Nothing could be further from the truth at times! :) I am just making it up as I go along...

This week is Pride in my city and so far I have been to none of the events. The weekend of course is where the huge celebrations and events happen and for some reason, I seem to have all of those days off. I have friends coming into town to attend and I am still not sure what my role is this year. I still sit on the board and work with the different organizations that help schedule and plan this huge event, but I have for the most part exempted myself from all the personal and political responsibilities that normally get thrust upon me. It is kind of nice to be able to attend this year without "working" the entire time with the different VIPS, performers and huge egos that seem to get crammed all together to pull this whole thing off.

This year the three day celebration is being held in downtown in the huge new restaurant and bar district and will have a very different flavor and scene than when held in Memorial Park. It will be interesting to say the least.
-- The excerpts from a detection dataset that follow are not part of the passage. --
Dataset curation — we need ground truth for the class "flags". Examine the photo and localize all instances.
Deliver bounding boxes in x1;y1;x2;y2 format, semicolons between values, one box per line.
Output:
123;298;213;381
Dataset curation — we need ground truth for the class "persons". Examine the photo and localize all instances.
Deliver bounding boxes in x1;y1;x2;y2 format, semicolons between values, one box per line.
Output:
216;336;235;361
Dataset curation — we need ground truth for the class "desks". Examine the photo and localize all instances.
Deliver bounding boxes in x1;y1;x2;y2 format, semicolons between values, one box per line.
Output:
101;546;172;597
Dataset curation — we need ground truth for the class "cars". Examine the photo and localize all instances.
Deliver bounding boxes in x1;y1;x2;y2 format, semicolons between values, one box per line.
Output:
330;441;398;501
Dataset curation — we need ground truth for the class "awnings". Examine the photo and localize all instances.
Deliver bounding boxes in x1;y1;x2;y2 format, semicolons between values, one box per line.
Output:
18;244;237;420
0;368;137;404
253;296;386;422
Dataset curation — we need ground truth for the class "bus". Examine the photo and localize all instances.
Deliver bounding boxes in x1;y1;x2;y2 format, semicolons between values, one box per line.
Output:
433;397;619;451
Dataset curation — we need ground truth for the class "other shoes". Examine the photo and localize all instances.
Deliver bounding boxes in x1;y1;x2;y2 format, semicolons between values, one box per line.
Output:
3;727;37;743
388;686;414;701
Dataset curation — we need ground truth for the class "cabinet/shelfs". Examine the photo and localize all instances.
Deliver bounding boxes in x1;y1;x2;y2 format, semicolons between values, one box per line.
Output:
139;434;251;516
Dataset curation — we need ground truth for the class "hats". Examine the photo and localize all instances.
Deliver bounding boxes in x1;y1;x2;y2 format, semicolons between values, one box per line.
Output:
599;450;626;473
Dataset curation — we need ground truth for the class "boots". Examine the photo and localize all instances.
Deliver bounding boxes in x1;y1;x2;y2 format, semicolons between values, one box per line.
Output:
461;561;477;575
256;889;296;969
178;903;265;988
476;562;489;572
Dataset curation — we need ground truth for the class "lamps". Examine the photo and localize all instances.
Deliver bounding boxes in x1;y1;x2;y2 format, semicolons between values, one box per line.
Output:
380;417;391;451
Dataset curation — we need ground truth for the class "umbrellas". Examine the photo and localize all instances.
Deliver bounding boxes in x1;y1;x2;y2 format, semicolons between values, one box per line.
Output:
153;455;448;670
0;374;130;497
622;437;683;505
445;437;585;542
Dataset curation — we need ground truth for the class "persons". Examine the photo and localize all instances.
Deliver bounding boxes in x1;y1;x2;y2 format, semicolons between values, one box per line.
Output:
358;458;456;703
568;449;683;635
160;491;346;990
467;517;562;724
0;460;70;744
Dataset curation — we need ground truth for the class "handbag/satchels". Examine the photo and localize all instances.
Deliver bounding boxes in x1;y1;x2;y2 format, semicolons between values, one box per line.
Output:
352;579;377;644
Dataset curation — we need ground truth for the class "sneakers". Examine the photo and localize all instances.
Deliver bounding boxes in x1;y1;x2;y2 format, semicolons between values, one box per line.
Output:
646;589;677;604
I can't wait to see Liberty and his boyfriend and all the other friends and family that will gather in the Midwest for a few days of relaxation, fun, entertainment and solidarity. If you have never attended Pride in your area or have some pre-conceived idea of what is about, due to the media or religious groups, I strongly urge you to attend and simply watch, look and listen for yourself. Being among and with so many other LGBT people just like yourself is a massively affirming and positive experience. We have families and children, we come in all shapes, ages, colors and sizes with so many different stories and experiences. Most would have you believe it is merely some drunken debauchery full of sexual deviance and depravity writ large on the streets of major cities, and while that may occur in some places (as it does daily in the heterosexual communities) for the most part, Pride has always been a celebration of life and the diversity that make up our chosen families and communities. Those who so often rail against the homosexual community have never taken the time or effort to truly get to know us as humans and to meet those among us that we hold and call dear.

Talked to my Dad last night at length about my life and it was interesting to hear him ask questions and attempt to understand me a bit better, at least more so than he has in the past. He asked a lot of questions about my life as a gay young man and mused and wondered on how it came to be. He seems to believe and understand the complexities that make this occur in nature and humans and we talked about genetics and environment and all the other myriad of things that contribute to a persons identity and what bearing that has in our choices, lives and also how we view ourselves, others and God. Kind of cool to see him come around more and reach out to me, rather than simply tolerate what he does not understand. His fear as well as his acceptance and love is certainly due to the fact that he grew up with a gay brother that he has never understood. I am sure it was a pretty interesting and challenging experience then to have a gay son as well.

I know I am rambling again. Just trying to wake my brain up and get my day started. Been icing my neck down as I slurp my coffee and no, I have not got to the doctor yet. I promise to do so today after work, just like I told my Mom I would on Tuesday. Oops!

There are some interesting things I want to share eventually but time is short and my words are running out. I trust you will all have a kick ass day and consider and appreciate the unique person that you are and how your very presence contributes to the lives and happiness of those around you. Ciao!